For example, we can write our tests like this:
spec :: Spec
spec = do
describe "Markup parsing tests" $ do
simple
simple :: Spec
simple = do
describe "simple" $ do
it "empty" $
shouldBe
(parse "")
[]
it "paragraph" $
shouldBe
(parse "hello world")
[Paragraph "hello world"]
it "heading 1" $
shouldBe
(parse "* Heading 1")
[Heading 1 "Heading 1"]
it "code" $
shouldBe
(parse "> main = putStrLn \"hello world!\"")
[CodeBlock ["main = putStrLn \"hello world!\""]]
Also, there are other "expectations" like shouldBe
that we can use when writing tests.
They are described in the hspec tutorial
and can be found in the
haddock documentation as well.
Raw strings
If we want to write multi-line strings, or avoid escaping strings like we did in the "code"
test, we can use a library called
raw-strings-qq
which uses a language extension called
QuasiQuotes
.
QuasiQuotes
is a meta-programming extension that provides a mechanism for extending the
syntax of Haskell.
A quasi-quote has the form [quoter| string |]
, where the quoter is the name
of the function providing the syntax we wish to use, and the string is our input.
In our case, we use the quoter r
, which is defined in
raw-strings-qq,
and write any string we want, with multi-lines and unescaped characters!
We could use this to write the tests
we previously wrote:
{-# language QuasiQuotes #-}
...
import Text.RawString.QQ
...
example3 :: String
example3 = [r|
Remember that multiple lines with no separation
are grouped together to a single paragraph
but list items remain separate.
# Item 1 of a list
# Item 2 of the same list
|]
And add multi-line tests:
spec :: Spec
spec = do
describe "Markup parsing tests" $ do
simple
multiline
multiline :: Spec
multiline = do
describe "Multi-line tests" $ do
it "example3" $
shouldBe
(parse example3)
example3Result
example3 :: String
example3 = [r|
Remember that multiple lines with no separation
are grouped together to a single paragraph
but list items remain separate.
# Item 1 of a list
# Item 2 of the same list
|]
example3Result :: Document
example3Result =
[ Paragraph "Remember that multiple lines with no separation are grouped together to a single paragraph but list items remain separate."
, OrderedList
[ "Item 1 of a list"
, "Item 2 of the same list"
]
]
Running the tests:
MarkupParsing
Markup parsing tests
simple
Test empty
paragraph
heading 1
code
Multi-line tests
example3
Finished in 0.0004 seconds
5 examples, 0 failures
Exercise: Add a test for the fourth example described in the previous exercises.

Exercise instructions
Summarize the hspec testing excerpt in three sentences. Use only the hspec testing excerpt above as the source for everything that follows.

Recorded data
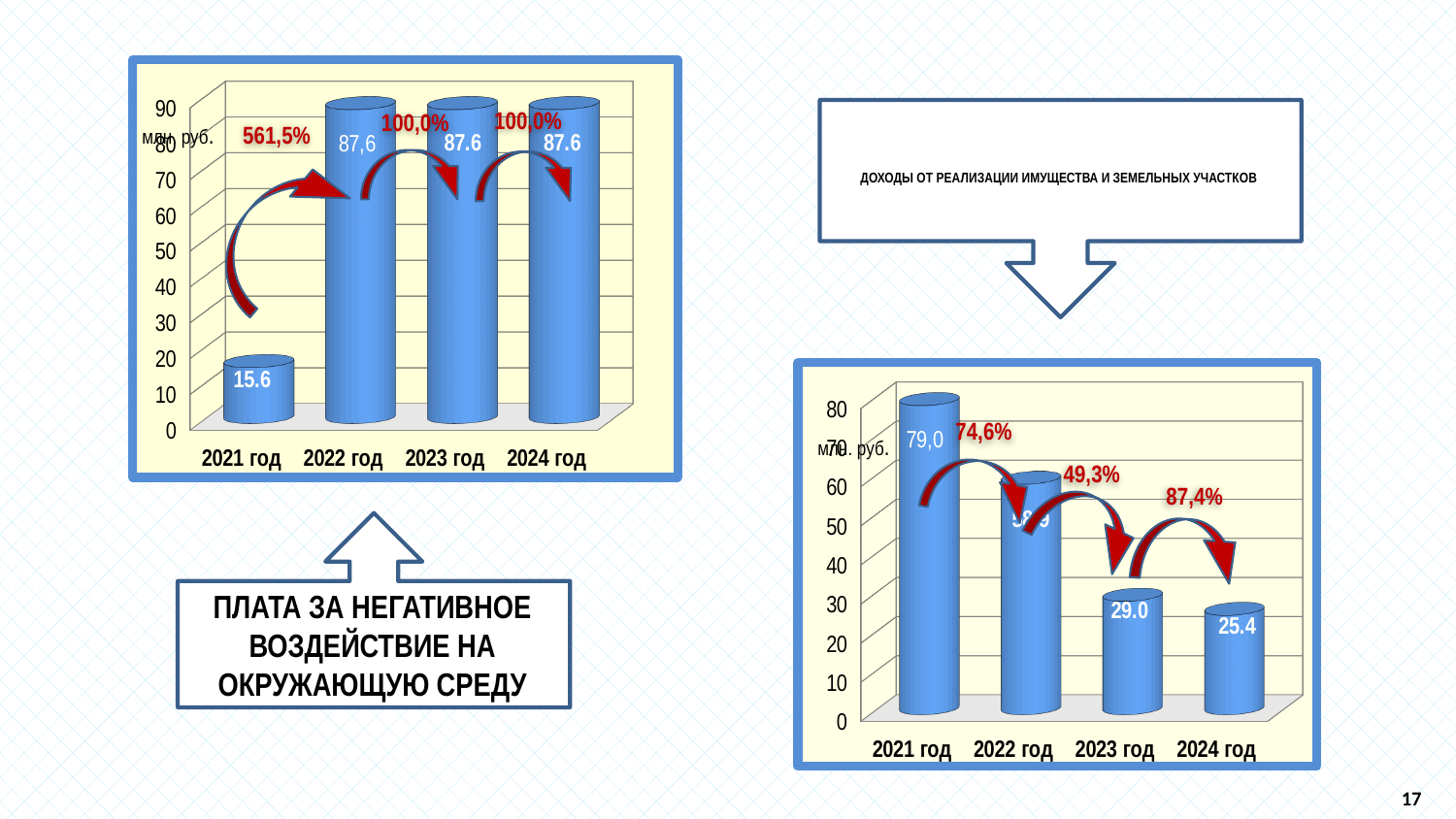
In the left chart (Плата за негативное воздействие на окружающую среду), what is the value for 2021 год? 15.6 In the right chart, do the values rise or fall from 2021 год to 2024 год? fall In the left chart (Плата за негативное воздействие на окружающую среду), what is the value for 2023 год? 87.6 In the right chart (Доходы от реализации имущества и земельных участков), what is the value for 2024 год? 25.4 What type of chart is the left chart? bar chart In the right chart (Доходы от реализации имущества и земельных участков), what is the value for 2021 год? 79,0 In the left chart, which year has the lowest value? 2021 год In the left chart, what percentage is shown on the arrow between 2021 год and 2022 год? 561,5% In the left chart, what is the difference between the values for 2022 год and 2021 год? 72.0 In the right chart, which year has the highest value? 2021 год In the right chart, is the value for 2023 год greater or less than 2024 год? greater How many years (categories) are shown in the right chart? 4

Exercise result
Tests for a markup parser are written with hspec by grouping cases under describe and it and comparing the output of parse against an expected result with shouldBe. To write multi-line strings or avoid escaping, the raw-strings-qq library provides the quoter r, which relies on the QuasiQuotes meta-programming extension for extending Haskell syntax. A multi-line test built this way checks that separate lines join into one paragraph while list items stay separate, and running the tests reports 5 examples with 0 failures.